Search code examples
hadoopamazon-web-servicesapache-pigemr

In PIG how to project disambiguited field present in bag?


I have something like this :

  joined = JOIN A BY F1, B BY F1 ;
  joinOutput = FOREACH joined GENERATE A::f3 AS f3, A::f4 AS f4, B::f5 AS f5 ;
  grouped = GROUP joinOutput BY f3 ;
  countOutput = FOREACH grouped FLATTEN(joinOutput) , count(f5) as COUNT ;

if I do """ DESCRIBE countOutput """ then I get following:

 countOutput = { joinOutput::f3 :chararray, joinOutput::f4 :int, COUNT :int }

Now if I try to reference f3 with respect to "countOutput" i.e. countOutput.f3 I get error saying invalid field projection.

So my question is how do I project field f3 with respect to countOutput.

I haven't tried this is yet if this is correct but I could think of following ways -

 countOutput.joinOutput::f3    

Not sure though if this is correct way.

Any help is appreciated.


Solution

  • ok, found solution after trying out few things.
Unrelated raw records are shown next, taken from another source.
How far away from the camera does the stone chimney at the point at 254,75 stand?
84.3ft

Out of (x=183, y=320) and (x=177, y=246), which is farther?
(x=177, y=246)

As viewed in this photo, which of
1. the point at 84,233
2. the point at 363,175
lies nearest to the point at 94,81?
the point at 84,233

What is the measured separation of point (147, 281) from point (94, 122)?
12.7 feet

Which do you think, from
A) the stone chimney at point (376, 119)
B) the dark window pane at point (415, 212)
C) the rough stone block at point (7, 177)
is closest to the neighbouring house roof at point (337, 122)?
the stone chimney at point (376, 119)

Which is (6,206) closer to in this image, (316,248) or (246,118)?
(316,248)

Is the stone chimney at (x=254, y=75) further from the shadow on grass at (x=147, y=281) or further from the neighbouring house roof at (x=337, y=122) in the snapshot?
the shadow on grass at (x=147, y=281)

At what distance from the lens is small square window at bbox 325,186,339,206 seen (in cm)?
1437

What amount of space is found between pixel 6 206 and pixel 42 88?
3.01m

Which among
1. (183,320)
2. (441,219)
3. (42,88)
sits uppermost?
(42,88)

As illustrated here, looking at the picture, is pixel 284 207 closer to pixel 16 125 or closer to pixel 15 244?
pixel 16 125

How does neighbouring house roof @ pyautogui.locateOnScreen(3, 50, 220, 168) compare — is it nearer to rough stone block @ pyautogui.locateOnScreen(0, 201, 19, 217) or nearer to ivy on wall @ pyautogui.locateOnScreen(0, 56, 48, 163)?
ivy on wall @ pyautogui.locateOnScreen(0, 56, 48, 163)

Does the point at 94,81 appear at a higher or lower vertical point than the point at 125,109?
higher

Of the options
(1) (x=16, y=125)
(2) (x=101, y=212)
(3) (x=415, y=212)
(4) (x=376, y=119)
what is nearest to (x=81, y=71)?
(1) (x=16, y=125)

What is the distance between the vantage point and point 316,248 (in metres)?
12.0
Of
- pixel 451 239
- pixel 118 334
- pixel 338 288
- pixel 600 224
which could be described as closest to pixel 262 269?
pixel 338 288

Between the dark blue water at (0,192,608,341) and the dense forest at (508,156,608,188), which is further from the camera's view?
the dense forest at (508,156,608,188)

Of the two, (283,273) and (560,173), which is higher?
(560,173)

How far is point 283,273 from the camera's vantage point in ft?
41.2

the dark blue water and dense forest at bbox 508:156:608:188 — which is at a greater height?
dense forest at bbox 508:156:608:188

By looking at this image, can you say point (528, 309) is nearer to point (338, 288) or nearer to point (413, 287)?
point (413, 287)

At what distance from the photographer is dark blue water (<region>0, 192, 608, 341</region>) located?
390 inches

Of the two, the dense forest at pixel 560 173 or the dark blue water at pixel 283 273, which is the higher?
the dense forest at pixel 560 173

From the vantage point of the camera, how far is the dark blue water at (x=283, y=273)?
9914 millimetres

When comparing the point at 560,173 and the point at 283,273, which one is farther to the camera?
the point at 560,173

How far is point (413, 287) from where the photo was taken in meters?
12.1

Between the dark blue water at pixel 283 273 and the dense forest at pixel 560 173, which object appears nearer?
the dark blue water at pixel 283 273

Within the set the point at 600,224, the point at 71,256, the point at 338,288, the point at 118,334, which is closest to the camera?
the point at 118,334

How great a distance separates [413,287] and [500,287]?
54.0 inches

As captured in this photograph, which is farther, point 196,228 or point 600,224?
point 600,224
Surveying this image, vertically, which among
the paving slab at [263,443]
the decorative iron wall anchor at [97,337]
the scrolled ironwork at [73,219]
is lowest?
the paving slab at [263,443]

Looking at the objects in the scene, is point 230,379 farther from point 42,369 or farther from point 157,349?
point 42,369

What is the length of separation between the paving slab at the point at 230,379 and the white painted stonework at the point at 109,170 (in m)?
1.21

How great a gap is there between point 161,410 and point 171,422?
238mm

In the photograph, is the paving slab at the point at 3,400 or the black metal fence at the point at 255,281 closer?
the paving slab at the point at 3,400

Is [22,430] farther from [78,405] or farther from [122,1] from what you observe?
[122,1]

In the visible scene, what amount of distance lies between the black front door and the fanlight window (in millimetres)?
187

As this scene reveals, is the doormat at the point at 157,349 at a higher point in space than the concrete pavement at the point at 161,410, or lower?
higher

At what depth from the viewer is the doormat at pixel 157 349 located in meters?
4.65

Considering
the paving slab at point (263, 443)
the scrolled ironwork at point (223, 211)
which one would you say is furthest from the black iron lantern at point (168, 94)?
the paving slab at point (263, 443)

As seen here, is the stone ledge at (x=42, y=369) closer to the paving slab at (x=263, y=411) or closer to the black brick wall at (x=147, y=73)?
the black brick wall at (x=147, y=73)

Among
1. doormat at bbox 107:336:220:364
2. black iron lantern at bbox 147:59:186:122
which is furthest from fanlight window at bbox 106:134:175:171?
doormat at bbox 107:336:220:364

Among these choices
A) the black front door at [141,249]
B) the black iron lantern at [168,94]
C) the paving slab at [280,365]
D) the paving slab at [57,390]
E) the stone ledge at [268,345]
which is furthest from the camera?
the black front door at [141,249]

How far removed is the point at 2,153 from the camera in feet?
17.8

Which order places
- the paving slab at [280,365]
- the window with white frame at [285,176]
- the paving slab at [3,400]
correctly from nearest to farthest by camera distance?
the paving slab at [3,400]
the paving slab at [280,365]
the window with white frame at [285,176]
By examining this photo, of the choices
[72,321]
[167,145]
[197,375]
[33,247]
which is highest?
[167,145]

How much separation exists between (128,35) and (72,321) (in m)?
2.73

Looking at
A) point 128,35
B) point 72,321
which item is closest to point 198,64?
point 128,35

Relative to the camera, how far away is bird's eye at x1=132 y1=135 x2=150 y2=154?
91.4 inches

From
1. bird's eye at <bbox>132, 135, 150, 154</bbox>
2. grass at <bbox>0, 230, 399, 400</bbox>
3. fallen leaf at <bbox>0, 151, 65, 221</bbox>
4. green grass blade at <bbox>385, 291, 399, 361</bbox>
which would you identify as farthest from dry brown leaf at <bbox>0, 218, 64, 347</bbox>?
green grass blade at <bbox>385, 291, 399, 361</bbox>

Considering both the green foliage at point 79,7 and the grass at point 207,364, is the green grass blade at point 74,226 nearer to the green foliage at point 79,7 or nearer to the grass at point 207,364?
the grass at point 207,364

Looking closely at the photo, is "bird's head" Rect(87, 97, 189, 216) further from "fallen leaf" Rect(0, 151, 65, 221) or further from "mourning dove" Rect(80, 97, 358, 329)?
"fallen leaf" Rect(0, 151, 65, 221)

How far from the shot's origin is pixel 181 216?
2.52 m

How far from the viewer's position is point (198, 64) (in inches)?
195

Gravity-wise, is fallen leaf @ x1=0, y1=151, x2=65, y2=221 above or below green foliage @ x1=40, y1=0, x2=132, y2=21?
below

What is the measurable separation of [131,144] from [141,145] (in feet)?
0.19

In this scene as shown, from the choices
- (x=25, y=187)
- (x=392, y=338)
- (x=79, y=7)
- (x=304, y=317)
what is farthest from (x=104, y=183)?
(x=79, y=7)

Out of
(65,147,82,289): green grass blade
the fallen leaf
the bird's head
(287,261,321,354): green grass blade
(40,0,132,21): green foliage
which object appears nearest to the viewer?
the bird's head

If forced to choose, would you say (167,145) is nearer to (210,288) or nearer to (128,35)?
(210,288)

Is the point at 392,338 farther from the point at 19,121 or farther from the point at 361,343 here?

I found that you can specify schema explicitly when you FLATTEN.

    So this particular step can be re-written as follows :

     countOutput = FOREACH grouped FLATTEN(joinOutput) AS ( f3 :chararray, f4: int) , count(f5) as COUNT ;
    

    Now I can directly reference flattened fields with respect to outer relation. Hope this helps if someone runs into same problem.